(Saved data entries)
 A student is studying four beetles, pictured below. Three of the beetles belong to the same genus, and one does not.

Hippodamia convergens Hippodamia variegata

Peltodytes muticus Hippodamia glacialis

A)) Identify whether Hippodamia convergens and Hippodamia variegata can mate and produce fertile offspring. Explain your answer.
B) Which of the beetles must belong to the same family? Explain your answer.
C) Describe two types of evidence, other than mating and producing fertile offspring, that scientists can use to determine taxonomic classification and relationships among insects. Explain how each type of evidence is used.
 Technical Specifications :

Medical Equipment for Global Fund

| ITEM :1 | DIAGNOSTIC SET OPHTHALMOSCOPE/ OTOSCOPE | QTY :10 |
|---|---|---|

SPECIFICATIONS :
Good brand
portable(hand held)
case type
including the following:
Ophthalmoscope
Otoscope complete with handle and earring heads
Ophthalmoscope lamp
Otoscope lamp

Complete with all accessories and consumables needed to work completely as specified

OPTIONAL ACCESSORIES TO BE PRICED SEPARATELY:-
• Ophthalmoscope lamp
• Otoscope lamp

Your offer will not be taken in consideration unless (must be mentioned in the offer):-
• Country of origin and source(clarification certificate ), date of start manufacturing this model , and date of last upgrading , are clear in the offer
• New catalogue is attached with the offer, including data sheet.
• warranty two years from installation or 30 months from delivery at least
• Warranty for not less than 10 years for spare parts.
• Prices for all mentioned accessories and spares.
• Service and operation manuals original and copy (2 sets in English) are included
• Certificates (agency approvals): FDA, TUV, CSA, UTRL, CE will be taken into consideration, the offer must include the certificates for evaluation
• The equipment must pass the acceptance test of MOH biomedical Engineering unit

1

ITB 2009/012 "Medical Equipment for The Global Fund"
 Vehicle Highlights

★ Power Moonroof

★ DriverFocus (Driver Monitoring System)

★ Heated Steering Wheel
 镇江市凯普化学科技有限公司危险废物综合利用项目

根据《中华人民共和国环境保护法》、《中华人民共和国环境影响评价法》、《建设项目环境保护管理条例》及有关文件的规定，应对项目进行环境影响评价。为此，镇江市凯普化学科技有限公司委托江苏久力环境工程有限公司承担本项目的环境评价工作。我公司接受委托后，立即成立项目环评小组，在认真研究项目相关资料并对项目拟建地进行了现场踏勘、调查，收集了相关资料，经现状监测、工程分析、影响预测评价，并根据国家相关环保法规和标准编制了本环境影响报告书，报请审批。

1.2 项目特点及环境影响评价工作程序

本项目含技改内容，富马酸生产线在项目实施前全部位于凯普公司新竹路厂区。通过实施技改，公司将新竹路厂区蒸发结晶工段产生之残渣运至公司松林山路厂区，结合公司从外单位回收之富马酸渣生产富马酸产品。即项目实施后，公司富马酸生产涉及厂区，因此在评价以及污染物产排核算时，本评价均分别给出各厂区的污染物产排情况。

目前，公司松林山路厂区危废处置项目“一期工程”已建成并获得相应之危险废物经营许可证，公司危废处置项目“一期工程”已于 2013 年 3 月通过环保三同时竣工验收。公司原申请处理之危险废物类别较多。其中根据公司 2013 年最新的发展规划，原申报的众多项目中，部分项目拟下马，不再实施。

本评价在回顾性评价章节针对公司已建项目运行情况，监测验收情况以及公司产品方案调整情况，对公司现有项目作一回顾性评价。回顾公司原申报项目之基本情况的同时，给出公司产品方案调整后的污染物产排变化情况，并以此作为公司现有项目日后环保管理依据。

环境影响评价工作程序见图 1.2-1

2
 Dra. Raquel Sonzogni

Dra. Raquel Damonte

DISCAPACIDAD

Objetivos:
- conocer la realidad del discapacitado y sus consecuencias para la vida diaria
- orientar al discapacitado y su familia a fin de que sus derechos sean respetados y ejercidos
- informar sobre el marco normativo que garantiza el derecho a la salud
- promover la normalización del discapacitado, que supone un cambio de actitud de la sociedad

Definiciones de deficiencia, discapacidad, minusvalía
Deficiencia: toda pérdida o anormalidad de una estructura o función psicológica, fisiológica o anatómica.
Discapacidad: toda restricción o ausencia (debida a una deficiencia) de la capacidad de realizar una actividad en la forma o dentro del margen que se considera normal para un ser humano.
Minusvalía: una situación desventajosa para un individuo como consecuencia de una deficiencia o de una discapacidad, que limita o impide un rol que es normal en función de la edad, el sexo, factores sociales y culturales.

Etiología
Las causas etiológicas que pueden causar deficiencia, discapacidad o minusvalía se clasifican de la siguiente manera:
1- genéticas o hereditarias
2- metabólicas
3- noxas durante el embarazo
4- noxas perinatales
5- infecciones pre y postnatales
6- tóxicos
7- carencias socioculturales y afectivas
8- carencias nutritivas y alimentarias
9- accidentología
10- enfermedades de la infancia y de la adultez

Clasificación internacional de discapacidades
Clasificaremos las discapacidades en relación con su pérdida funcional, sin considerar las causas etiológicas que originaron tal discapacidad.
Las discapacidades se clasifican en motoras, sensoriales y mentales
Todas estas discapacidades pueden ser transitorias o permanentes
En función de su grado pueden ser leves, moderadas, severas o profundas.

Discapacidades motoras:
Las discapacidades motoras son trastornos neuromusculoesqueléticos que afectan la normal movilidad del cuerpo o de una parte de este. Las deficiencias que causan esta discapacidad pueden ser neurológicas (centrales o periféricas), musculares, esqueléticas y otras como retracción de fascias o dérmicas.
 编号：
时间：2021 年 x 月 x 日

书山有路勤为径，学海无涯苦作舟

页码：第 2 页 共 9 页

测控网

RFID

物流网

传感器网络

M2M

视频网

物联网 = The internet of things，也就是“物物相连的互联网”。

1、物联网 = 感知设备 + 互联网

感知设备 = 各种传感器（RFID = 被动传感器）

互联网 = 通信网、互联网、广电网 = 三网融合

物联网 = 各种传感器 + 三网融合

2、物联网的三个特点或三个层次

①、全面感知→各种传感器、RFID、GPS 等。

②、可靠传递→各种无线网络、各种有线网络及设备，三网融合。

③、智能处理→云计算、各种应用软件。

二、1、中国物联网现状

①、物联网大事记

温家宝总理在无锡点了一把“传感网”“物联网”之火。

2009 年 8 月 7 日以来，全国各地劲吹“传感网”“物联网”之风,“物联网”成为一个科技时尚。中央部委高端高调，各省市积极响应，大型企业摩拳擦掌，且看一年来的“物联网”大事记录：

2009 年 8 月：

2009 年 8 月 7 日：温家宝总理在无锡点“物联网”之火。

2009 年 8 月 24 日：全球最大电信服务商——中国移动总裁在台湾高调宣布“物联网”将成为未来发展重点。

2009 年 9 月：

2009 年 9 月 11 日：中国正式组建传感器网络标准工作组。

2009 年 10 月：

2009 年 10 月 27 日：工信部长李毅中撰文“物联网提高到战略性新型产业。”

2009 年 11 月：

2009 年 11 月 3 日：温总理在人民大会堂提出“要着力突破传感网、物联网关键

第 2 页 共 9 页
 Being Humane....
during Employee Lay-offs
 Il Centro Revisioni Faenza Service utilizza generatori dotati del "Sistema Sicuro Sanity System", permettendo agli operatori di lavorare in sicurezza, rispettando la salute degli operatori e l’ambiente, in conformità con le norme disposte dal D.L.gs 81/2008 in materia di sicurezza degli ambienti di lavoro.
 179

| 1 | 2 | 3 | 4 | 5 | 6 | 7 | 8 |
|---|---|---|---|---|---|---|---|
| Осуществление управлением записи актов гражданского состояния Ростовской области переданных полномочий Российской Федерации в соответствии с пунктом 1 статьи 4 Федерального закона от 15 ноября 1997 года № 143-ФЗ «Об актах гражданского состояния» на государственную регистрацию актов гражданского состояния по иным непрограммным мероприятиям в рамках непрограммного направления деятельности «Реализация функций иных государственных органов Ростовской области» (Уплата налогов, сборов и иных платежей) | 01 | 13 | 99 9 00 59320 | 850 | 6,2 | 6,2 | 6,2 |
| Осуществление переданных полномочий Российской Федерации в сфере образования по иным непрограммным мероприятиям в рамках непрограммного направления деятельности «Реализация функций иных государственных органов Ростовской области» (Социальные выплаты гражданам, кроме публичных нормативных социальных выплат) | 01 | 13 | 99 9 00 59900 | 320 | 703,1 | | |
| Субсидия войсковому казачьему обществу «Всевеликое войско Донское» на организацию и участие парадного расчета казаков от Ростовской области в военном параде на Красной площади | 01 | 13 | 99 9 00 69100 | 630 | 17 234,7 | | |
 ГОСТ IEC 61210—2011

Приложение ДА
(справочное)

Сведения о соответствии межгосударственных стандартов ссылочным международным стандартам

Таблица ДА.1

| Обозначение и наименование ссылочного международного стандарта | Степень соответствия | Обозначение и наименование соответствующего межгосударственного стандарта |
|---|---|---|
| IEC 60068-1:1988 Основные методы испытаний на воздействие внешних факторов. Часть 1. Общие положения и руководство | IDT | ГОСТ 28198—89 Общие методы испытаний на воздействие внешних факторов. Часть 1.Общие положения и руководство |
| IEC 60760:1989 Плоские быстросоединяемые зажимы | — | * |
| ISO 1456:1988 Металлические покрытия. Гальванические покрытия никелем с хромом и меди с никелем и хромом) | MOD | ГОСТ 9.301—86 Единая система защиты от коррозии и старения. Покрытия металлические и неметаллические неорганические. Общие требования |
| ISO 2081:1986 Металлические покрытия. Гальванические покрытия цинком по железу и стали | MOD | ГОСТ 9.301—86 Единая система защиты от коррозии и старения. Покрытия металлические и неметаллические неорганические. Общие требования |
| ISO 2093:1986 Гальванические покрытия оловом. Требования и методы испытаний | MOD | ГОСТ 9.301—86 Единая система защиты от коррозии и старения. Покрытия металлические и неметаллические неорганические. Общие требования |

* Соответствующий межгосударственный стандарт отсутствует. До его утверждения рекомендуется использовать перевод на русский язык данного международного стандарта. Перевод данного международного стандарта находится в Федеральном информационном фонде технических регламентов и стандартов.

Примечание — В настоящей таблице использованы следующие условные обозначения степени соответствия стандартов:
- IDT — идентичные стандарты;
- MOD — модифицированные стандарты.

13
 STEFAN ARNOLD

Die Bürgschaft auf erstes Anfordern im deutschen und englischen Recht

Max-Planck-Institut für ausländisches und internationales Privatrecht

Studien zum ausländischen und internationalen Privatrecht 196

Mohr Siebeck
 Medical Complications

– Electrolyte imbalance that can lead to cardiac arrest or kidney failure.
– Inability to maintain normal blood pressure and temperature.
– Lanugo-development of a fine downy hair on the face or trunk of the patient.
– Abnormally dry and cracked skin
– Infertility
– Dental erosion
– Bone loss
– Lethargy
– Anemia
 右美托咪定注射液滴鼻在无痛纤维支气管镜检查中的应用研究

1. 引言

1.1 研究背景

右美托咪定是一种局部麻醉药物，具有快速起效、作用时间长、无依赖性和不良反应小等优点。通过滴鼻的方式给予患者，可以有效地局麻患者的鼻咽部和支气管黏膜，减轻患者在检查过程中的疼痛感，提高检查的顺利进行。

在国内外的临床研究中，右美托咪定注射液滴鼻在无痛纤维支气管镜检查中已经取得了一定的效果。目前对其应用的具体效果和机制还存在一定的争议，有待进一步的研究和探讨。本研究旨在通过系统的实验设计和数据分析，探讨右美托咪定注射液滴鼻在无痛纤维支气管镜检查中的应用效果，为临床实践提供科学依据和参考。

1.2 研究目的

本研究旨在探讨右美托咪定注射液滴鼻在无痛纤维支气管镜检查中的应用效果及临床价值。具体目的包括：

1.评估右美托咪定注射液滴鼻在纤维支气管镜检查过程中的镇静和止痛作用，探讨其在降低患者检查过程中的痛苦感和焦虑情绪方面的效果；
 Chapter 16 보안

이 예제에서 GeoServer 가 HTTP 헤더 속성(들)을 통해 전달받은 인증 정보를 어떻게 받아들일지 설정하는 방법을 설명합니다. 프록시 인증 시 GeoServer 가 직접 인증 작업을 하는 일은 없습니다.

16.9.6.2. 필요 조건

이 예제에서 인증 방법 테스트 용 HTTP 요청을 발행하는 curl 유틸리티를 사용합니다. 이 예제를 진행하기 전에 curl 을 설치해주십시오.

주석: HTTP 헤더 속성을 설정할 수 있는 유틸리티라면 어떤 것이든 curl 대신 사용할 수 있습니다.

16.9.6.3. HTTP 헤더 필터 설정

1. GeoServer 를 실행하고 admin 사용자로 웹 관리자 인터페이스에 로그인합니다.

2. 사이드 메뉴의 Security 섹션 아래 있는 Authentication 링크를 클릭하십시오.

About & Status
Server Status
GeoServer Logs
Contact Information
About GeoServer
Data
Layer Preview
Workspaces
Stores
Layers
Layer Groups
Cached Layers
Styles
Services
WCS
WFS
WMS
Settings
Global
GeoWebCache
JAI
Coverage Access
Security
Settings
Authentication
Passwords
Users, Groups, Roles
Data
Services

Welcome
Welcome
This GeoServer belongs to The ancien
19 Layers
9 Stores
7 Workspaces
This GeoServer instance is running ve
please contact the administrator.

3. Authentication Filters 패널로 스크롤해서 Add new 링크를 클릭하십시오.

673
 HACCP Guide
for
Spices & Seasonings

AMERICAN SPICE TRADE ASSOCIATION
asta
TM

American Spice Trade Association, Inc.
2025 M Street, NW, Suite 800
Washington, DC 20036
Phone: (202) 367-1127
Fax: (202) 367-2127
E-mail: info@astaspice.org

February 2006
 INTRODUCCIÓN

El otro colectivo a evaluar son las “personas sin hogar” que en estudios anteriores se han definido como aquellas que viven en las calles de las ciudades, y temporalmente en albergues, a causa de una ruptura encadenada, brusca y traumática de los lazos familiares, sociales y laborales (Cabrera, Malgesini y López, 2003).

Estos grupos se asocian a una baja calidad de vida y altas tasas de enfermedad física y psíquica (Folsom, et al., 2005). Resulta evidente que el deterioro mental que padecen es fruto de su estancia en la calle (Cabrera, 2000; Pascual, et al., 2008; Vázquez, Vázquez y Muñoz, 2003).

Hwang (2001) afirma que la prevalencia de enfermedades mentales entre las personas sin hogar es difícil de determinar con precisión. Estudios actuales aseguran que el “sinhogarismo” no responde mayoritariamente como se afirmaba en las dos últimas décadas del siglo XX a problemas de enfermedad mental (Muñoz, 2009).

# Work task
From the records above, quote only the lines running from the line with "E-mail: info@astaspice.org" to the line with "El otro colectivo", both lines included.

# Solution
E-mail: info@astaspice.org

February 2006
 INTRODUCCIÓN

El otro colectivo a evaluar son las “personas sin hogar” que en estudios anteriores se han definido como aquellas que viven en las calles de las ciudades, y temporalmente en albergues, a causa de una ruptura encadenada, brusca y traumática de los lazos familiares, sociales y laborales (Cabrera, Malgesini y López, 2003).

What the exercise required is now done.